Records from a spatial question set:
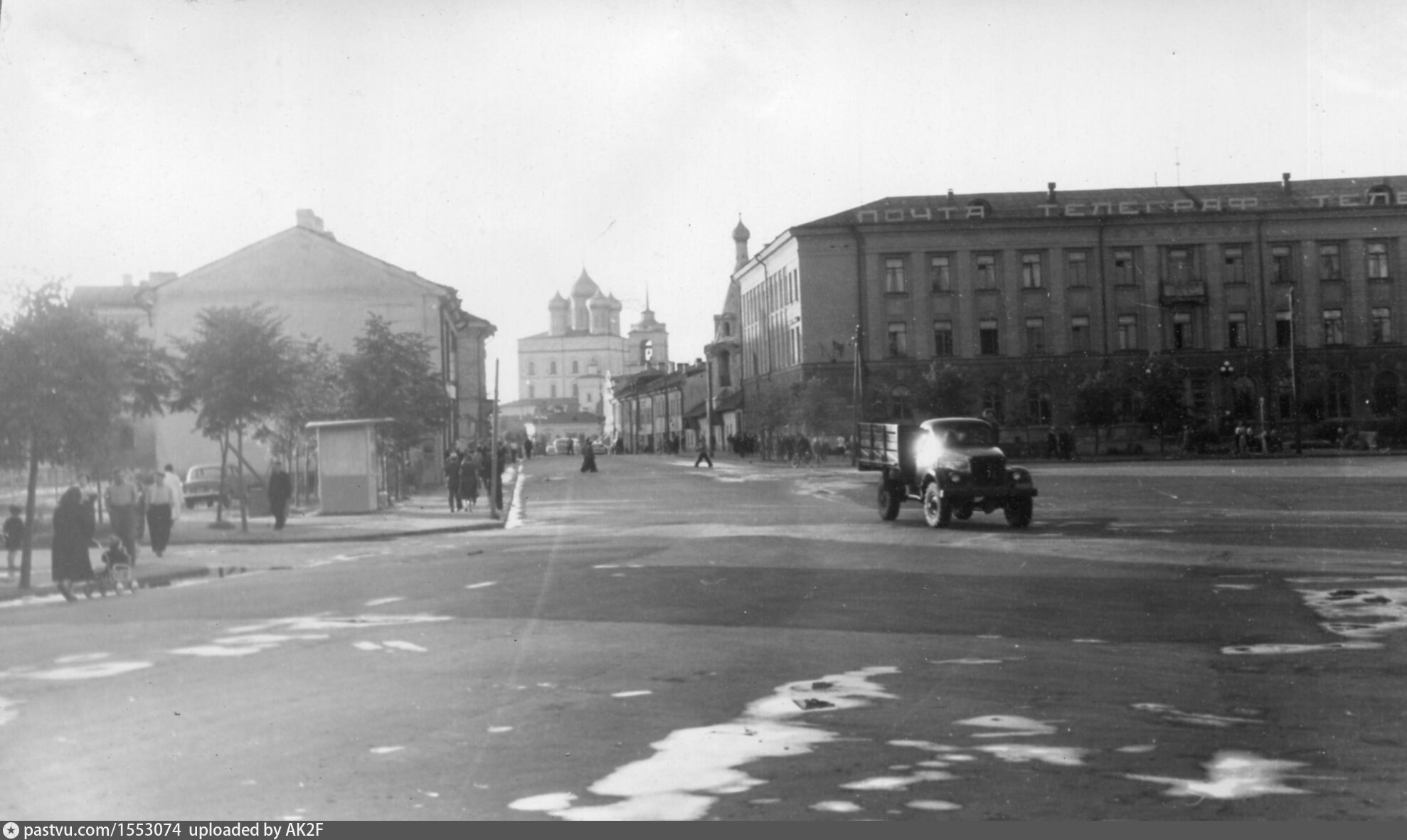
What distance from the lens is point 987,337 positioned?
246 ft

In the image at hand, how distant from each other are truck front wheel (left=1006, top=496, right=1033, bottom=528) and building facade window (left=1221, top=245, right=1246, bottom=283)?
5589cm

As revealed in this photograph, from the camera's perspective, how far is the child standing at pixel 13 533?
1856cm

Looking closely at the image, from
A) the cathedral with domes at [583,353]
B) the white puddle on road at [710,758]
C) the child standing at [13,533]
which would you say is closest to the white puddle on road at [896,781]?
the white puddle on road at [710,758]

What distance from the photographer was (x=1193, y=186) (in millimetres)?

TASK INSTRUCTIONS
Revise the data above so that every "child standing" becomes "child waiting", changing nothing else. Leave the pictures out of your version.

ANSWER TO THIS EXERCISE
What distance from the lens is point 987,337 positioned?
246 ft

In the image at hand, how distant from each other are truck front wheel (left=1006, top=496, right=1033, bottom=528) and building facade window (left=1221, top=245, right=1246, bottom=283)?
5589cm

As revealed in this photograph, from the camera's perspective, how far is the child waiting at pixel 13 533?
1856cm

Looking closely at the image, from
A) the cathedral with domes at [583,353]
B) the white puddle on road at [710,758]
C) the child waiting at [13,533]
which would you say is closest to the white puddle on road at [896,781]?
the white puddle on road at [710,758]

What distance from the photographer was (x=1193, y=186) (in millimetres)?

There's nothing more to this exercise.